• _Exercise goal_
The answer must be an exact transcription of all the records below.

• _Data shown_
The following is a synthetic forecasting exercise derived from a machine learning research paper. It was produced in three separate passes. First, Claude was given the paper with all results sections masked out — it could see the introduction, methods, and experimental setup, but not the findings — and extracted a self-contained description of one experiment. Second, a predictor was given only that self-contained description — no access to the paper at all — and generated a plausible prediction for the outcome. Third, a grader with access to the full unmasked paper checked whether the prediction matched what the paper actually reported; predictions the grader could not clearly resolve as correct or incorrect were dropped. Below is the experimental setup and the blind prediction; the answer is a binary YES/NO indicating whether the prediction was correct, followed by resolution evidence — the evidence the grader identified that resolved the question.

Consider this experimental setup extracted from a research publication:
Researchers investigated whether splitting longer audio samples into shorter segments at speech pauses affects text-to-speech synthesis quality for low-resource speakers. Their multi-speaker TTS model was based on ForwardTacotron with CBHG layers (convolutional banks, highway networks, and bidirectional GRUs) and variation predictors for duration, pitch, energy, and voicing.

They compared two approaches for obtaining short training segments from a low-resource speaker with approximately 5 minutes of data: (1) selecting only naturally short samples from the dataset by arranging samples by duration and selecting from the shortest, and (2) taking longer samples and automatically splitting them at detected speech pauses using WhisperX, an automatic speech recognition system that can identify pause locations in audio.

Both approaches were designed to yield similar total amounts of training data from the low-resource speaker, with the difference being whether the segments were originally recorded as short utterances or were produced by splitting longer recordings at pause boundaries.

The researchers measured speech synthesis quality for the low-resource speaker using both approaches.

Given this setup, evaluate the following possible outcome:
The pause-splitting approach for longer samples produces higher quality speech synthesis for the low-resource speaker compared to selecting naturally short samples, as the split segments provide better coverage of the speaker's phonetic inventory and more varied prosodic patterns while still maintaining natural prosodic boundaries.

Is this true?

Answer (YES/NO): NO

• _Written answer_
The following is a synthetic forecasting exercise derived from a machine learning research paper. It was produced in three separate passes. First, Claude was given the paper with all results sections masked out — it could see the introduction, methods, and experimental setup, but not the findings — and extracted a self-contained description of one experiment. Second, a predictor was given only that self-contained description — no access to the paper at all — and generated a plausible prediction for the outcome. Third, a grader with access to the full unmasked paper checked whether the prediction matched what the paper actually reported; predictions the grader could not clearly resolve as correct or incorrect were dropped. Below is the experimental setup and the blind prediction; the answer is a binary YES/NO indicating whether the prediction was correct, followed by resolution evidence — the evidence the grader identified that resolved the question.

Consider this experimental setup extracted from a research publication:
Researchers investigated whether splitting longer audio samples into shorter segments at speech pauses affects text-to-speech synthesis quality for low-resource speakers. Their multi-speaker TTS model was based on ForwardTacotron with CBHG layers (convolutional banks, highway networks, and bidirectional GRUs) and variation predictors for duration, pitch, energy, and voicing.

They compared two approaches for obtaining short training segments from a low-resource speaker with approximately 5 minutes of data: (1) selecting only naturally short samples from the dataset by arranging samples by duration and selecting from the shortest, and (2) taking longer samples and automatically splitting them at detected speech pauses using WhisperX, an automatic speech recognition system that can identify pause locations in audio.

Both approaches were designed to yield similar total amounts of training data from the low-resource speaker, with the difference being whether the segments were originally recorded as short utterances or were produced by splitting longer recordings at pause boundaries.

The researchers measured speech synthesis quality for the low-resource speaker using both approaches.

Given this setup, evaluate the following possible outcome:
The pause-splitting approach for longer samples produces higher quality speech synthesis for the low-resource speaker compared to selecting naturally short samples, as the split segments provide better coverage of the speaker's phonetic inventory and more varied prosodic patterns while still maintaining natural prosodic boundaries.

Is this true?

Answer (YES/NO): NO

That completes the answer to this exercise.